Although the molecular causes of heart failure are not fully understood, recent studies revealed pathological roles of tiny snippets of regulatory RNAs (termed microRNAs). Dr. Näär and Dr. Springer have also garnered compelling evidence for a key role for the miR-128-3p microRNA in myocardial infarction-related heart failure, with striking rescue of cardiac functions after treatment with an antisense oligonucleotide (ASO) targeting miR-128-3p (termed anti-miR-128-3p). The studies are promising, with many of their models demonstrating a
substantial reduction in heart failure. The two are now embarking on studies to examine if their anti-miR-128-3p treatment can rescue heart failure associated with myocardial infarction (heart attacks), as well as smoking-related heart failure, and cardiac decline associated with the rare pediatric genetic disease Barth Syndrome.

Q: What led to your interest in this area of research?
A: My lab, first at Harvard Medical School/Massachusetts General Hospital and now at UC Berkeley, had previously used human genetics to uncover pathological roles for microRNAs in a range of diseases/disorders, including circulating cholesterol/lipid abnormalities, obesity, Type 2 diabetes, NAFLD/NASH, dry age-related macular degeneration (dAMD), and Duchenne muscular dystrophy (DMD). The rescue of heart failure in models with our anti-miR-128-3p therapeutic was very exciting, and which led me to initiate the myocardial infarction
collaboration with Matt’s group. We again saw extremely compelling rescue of heart function with our anti-miR-128-3p treatment, even with a single injection under the skin 2 hours after the heart attack. I believe our anti-miR-128-3p treatment could represent a highly promising novel therapeutic avenue for many forms of heart failure.

Q: What made you excited about entrepreneurship?
A: I’ve for many years studied molecular mechanisms underpinning disease, from cardiometabolic, to cancer, multidrug resistance in fungal infections, viral diseases such as COVID-19 and influenza A/B, etc. Over the last decade or so, we have based on the detailed molecular insights from those studies been able to design novel therapeutic avenues, and tested these concepts in a variety of disease models. When we could not go any further in the lab or with collaborators due to expensive pre-clinical studies, I’ve spun out multiple NewCos to take
the therapeutic approaches towards the clinic.

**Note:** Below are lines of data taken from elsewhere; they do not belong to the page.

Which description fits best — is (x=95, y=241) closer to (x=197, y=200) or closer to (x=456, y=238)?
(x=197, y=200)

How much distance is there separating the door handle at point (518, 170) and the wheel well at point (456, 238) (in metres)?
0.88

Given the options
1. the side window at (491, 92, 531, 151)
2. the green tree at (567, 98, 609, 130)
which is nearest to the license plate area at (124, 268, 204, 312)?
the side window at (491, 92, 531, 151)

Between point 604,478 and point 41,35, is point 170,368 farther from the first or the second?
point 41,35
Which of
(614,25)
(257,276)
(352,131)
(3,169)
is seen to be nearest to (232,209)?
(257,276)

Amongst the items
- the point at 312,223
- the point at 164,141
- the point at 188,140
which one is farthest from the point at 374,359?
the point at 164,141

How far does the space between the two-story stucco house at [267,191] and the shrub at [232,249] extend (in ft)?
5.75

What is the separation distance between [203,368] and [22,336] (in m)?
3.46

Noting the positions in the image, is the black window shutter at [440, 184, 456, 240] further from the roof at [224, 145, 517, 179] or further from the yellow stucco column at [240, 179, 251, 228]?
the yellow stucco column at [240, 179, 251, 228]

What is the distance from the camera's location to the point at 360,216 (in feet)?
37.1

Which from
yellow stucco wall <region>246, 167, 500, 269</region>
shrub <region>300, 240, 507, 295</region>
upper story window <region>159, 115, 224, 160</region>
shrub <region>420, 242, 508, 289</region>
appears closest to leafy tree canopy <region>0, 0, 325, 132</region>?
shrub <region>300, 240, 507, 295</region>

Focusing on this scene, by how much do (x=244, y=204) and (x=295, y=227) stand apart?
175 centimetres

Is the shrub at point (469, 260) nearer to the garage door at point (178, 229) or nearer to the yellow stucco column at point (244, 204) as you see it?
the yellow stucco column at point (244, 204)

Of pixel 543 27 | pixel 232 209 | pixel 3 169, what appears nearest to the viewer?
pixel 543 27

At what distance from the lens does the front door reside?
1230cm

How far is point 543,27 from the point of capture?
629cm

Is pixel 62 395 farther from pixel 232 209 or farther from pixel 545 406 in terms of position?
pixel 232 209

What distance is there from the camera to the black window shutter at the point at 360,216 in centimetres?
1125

Q: How is the Bakar Fellows Program supporting your goals?
A: Matt and I will split the funds to support studies and follow-on molecular analyses in post-myocardial infarction HF, smoking-related HF, and in a Barth Syndrome HF model. We’re hoping that the anti-miR-128-3p ASO therapeutic will be broadly efficacious in various HF disease contexts, and then translate this into a novel treatment.

Q: What’s it like working on a collaborative project with Matt Springer?
A: Matt’s group has very complementary expertise, with many years of experience with HF studies, and we’re thrilled to be supported by the Bakar Fellows funds in these collaborative endeavors.

Q: When do you expect to see the treatment applied in humans?
A: We hope to move quickly forward in parallel with all three HF disease models, and gain insights into the possible pathophysiological roles of miR-128-3p in these disorders over the next 2-3 years. If successful, this will then set the stage for further translational studies in large models, as well as IND-enabling animal studies before human trials. My spinoff company Elenae Therapeutics, Inc., located in the Bakar Labs across the street from UC
Berkeley, will take on any clinical development avenues.